PROBLEM STATEMENT
Your task is to transcribe all the entries exactly, excluding pictures.

Image-linked spatial questions

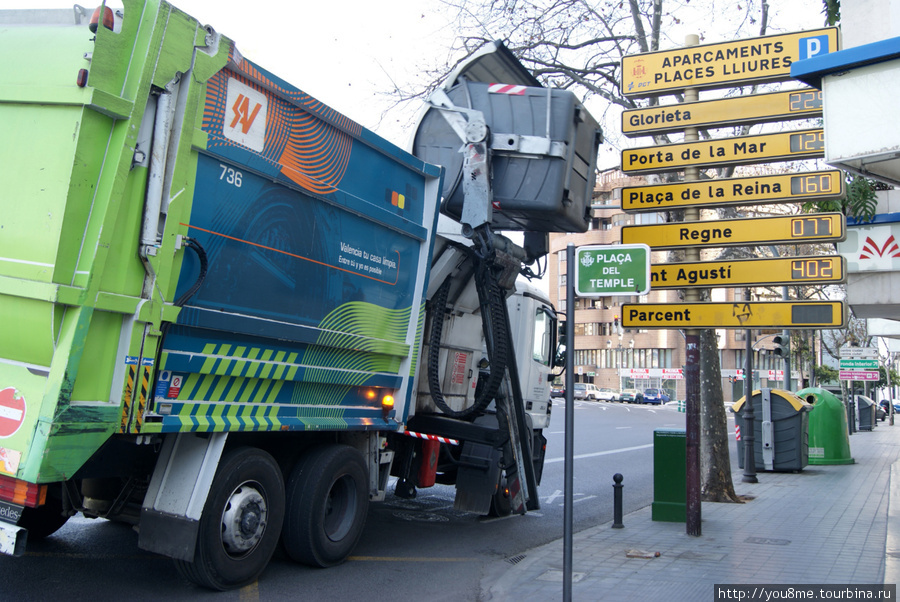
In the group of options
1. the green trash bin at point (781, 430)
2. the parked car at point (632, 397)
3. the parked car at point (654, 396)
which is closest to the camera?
the green trash bin at point (781, 430)

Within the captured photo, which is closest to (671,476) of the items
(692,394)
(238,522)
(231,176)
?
(692,394)

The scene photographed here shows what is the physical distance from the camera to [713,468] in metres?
10.8

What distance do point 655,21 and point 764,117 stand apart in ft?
14.5

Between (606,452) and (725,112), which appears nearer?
(725,112)

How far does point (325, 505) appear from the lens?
6.06 metres

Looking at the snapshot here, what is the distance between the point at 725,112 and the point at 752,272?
173cm

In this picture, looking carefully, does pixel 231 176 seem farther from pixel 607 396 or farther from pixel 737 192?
pixel 607 396

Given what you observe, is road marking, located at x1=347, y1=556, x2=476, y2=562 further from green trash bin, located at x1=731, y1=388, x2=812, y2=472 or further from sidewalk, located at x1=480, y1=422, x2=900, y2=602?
green trash bin, located at x1=731, y1=388, x2=812, y2=472

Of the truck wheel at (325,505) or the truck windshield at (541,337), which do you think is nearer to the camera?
the truck wheel at (325,505)

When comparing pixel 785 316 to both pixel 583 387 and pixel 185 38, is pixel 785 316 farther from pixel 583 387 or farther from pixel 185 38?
pixel 583 387

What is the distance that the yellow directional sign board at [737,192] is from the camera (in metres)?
7.43

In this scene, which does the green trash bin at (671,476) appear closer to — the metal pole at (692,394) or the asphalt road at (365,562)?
the metal pole at (692,394)

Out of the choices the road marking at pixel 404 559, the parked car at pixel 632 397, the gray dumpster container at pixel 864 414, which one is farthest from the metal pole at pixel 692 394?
the parked car at pixel 632 397

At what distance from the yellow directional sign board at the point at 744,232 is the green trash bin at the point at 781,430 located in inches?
298
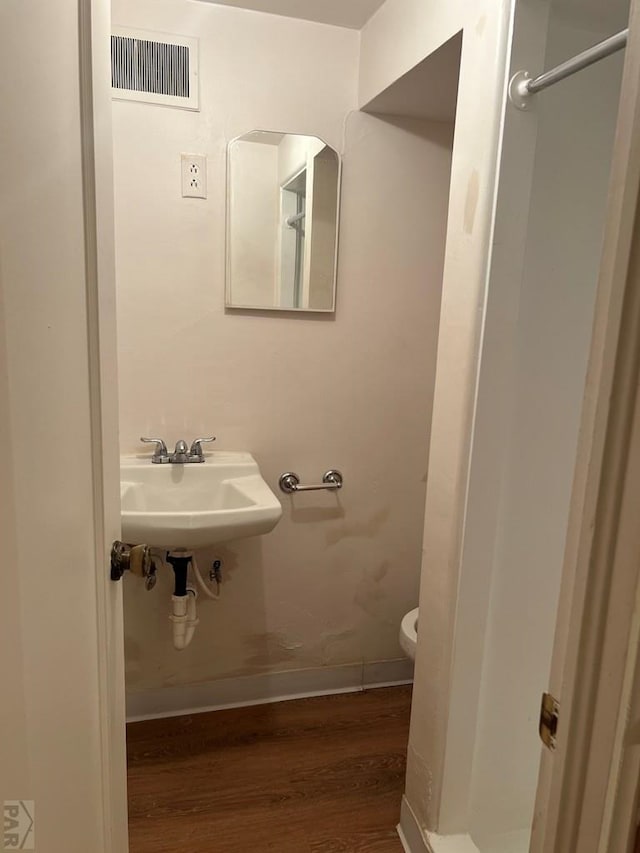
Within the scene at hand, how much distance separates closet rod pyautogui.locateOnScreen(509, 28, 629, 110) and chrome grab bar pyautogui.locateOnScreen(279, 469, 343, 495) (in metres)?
1.28

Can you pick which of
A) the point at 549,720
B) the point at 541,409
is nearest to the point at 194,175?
the point at 541,409

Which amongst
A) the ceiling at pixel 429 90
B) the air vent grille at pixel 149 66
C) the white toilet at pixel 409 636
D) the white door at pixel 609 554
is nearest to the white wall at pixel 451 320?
the ceiling at pixel 429 90

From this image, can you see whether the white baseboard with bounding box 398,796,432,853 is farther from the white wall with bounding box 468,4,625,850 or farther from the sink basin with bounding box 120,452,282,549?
the sink basin with bounding box 120,452,282,549

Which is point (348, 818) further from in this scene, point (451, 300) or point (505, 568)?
point (451, 300)

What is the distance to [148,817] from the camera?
1.66m

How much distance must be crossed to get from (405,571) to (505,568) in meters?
0.84

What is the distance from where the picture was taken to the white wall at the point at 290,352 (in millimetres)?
1769

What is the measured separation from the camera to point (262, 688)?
2176 mm

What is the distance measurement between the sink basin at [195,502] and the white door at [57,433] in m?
0.56

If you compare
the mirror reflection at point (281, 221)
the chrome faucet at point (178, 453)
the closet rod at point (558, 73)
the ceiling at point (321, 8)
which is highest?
the ceiling at point (321, 8)

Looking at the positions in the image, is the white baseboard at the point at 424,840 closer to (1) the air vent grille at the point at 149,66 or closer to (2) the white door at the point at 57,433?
(2) the white door at the point at 57,433

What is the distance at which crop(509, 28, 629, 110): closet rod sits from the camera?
3.26 feet

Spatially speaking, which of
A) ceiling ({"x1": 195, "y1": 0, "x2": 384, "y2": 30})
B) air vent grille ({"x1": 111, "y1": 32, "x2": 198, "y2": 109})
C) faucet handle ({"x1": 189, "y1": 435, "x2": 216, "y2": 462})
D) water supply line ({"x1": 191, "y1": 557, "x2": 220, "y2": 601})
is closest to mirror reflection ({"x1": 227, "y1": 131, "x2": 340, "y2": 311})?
air vent grille ({"x1": 111, "y1": 32, "x2": 198, "y2": 109})

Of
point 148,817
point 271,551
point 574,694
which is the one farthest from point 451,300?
point 148,817
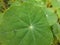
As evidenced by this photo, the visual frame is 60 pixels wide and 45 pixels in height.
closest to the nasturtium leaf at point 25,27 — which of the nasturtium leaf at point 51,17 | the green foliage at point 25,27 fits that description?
the green foliage at point 25,27

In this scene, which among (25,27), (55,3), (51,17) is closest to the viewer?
(25,27)

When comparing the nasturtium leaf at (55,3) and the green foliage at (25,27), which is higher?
the nasturtium leaf at (55,3)

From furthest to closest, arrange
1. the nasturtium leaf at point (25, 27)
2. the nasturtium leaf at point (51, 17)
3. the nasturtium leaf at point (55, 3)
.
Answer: the nasturtium leaf at point (55, 3) < the nasturtium leaf at point (51, 17) < the nasturtium leaf at point (25, 27)

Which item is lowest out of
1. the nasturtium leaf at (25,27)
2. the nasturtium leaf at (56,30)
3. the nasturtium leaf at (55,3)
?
the nasturtium leaf at (56,30)

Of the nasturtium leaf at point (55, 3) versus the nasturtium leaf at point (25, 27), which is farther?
the nasturtium leaf at point (55, 3)

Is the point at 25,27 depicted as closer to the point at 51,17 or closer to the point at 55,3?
the point at 51,17

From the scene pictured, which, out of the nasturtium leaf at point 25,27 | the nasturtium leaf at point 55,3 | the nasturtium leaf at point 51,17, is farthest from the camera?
the nasturtium leaf at point 55,3

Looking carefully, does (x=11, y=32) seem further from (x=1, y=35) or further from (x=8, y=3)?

THE ANSWER
In the group of options
1. the green trash bin at point (781, 430)
2. the parked car at point (632, 397)
3. the parked car at point (654, 396)
which is closest to the camera?
the green trash bin at point (781, 430)

Within the captured photo, which is closest to (671,476) of the items
(692,394)
(238,522)
(231,176)
?
(692,394)

The scene photographed here shows what is the physical distance from the camera to [713,468] in metres?
10.8

What distance do point 655,21 and point 764,117 stand apart in ft?
14.5

Between (606,452) and (725,112), which appears nearer?
(725,112)

How far does point (325, 505) appear from the lens?
6.06 metres

Looking at the snapshot here, what is the distance between the point at 725,112 and the point at 752,272?
173cm

In this picture, looking carefully, does pixel 231 176 seem farther from pixel 607 396 or farther from pixel 737 192?
pixel 607 396

Given what you observe, is road marking, located at x1=347, y1=556, x2=476, y2=562 further from green trash bin, located at x1=731, y1=388, x2=812, y2=472 or further from sidewalk, located at x1=480, y1=422, x2=900, y2=602?
green trash bin, located at x1=731, y1=388, x2=812, y2=472

Of the truck wheel at (325,505) or the truck windshield at (541,337), which do you think is nearer to the camera?
the truck wheel at (325,505)

When comparing pixel 785 316 to both pixel 583 387 and pixel 185 38, is pixel 785 316 farther from pixel 583 387 or farther from pixel 185 38?
pixel 583 387

What is the distance that the yellow directional sign board at [737,192] is from the camera (in metres)?
7.43

In this scene, which does the green trash bin at (671,476) appear closer to — the metal pole at (692,394) or the asphalt road at (365,562)?
the metal pole at (692,394)

Out of the choices the road marking at pixel 404 559, the parked car at pixel 632 397, the gray dumpster container at pixel 864 414, which one is farthest from the metal pole at pixel 692 394?
the parked car at pixel 632 397

At what distance from the yellow directional sign board at the point at 744,232 is the green trash bin at the point at 781,430 located in inches?
298
Within the scene at hand, how much distance separates closet rod pyautogui.locateOnScreen(509, 28, 629, 110) and chrome grab bar pyautogui.locateOnScreen(279, 469, 343, 495) (in metres)?
1.28

Can you pick which of
A) the point at 549,720
B) the point at 541,409
is nearest to the point at 194,175?
the point at 541,409

Which amongst
A) the ceiling at pixel 429 90
B) the air vent grille at pixel 149 66
C) the white toilet at pixel 409 636
D) the white door at pixel 609 554
is nearest to the white wall at pixel 451 320?
the ceiling at pixel 429 90

From this image, can you see whether the white baseboard with bounding box 398,796,432,853 is farther from the white wall with bounding box 468,4,625,850 or farther from the sink basin with bounding box 120,452,282,549?
the sink basin with bounding box 120,452,282,549

Which is point (348, 818) further from in this scene, point (451, 300) or point (505, 568)?
point (451, 300)

What is the distance to [148,817] from the camera?
1.66m

How much distance must be crossed to get from (405,571) to (505,568) in meters?
0.84

What is the distance from where the picture was taken to the white wall at the point at 290,352 (in millimetres)?
1769

What is the measured separation from the camera to point (262, 688)?
2176 mm

What is the distance measurement between the sink basin at [195,502] and the white door at [57,433] in m?
0.56

If you compare
the mirror reflection at point (281, 221)
the chrome faucet at point (178, 453)
the closet rod at point (558, 73)
the ceiling at point (321, 8)
which is highest?
the ceiling at point (321, 8)

Looking at the positions in the image, is the white baseboard at the point at 424,840 closer to (1) the air vent grille at the point at 149,66 or closer to (2) the white door at the point at 57,433?
(2) the white door at the point at 57,433

What is the distance at which crop(509, 28, 629, 110): closet rod sits from the camera?
3.26 feet

Spatially speaking, which of
A) ceiling ({"x1": 195, "y1": 0, "x2": 384, "y2": 30})
B) air vent grille ({"x1": 111, "y1": 32, "x2": 198, "y2": 109})
C) faucet handle ({"x1": 189, "y1": 435, "x2": 216, "y2": 462})
D) water supply line ({"x1": 191, "y1": 557, "x2": 220, "y2": 601})
is closest to mirror reflection ({"x1": 227, "y1": 131, "x2": 340, "y2": 311})?
air vent grille ({"x1": 111, "y1": 32, "x2": 198, "y2": 109})

Of
point 148,817
point 271,551
point 574,694
which is the one farthest from point 451,300?
point 148,817
As evidenced by this photo, the visual frame is 60 pixels wide and 45 pixels in height.
closest to the nasturtium leaf at point 25,27 — which of the nasturtium leaf at point 51,17 | the green foliage at point 25,27 fits that description?
the green foliage at point 25,27

In this scene, which among (25,27), (55,3), (51,17) is closest to the viewer?
(25,27)

When comparing the nasturtium leaf at (55,3) and the green foliage at (25,27), which is higher?
the nasturtium leaf at (55,3)

From furthest to closest, arrange
1. the nasturtium leaf at point (25, 27)
2. the nasturtium leaf at point (51, 17)
3. the nasturtium leaf at point (55, 3)
.
Answer: the nasturtium leaf at point (55, 3) < the nasturtium leaf at point (51, 17) < the nasturtium leaf at point (25, 27)

Which item is lowest out of
1. the nasturtium leaf at (25,27)
2. the nasturtium leaf at (56,30)
3. the nasturtium leaf at (55,3)
?
the nasturtium leaf at (56,30)

Of the nasturtium leaf at point (55, 3) versus the nasturtium leaf at point (25, 27), which is farther?
the nasturtium leaf at point (55, 3)

Is the point at 25,27 depicted as closer to the point at 51,17 or closer to the point at 55,3?
the point at 51,17

From the scene pictured, which, out of the nasturtium leaf at point 25,27 | the nasturtium leaf at point 55,3 | the nasturtium leaf at point 51,17, is farthest from the camera?
the nasturtium leaf at point 55,3

Looking carefully, does (x=11, y=32) seem further from (x=1, y=35) or further from (x=8, y=3)?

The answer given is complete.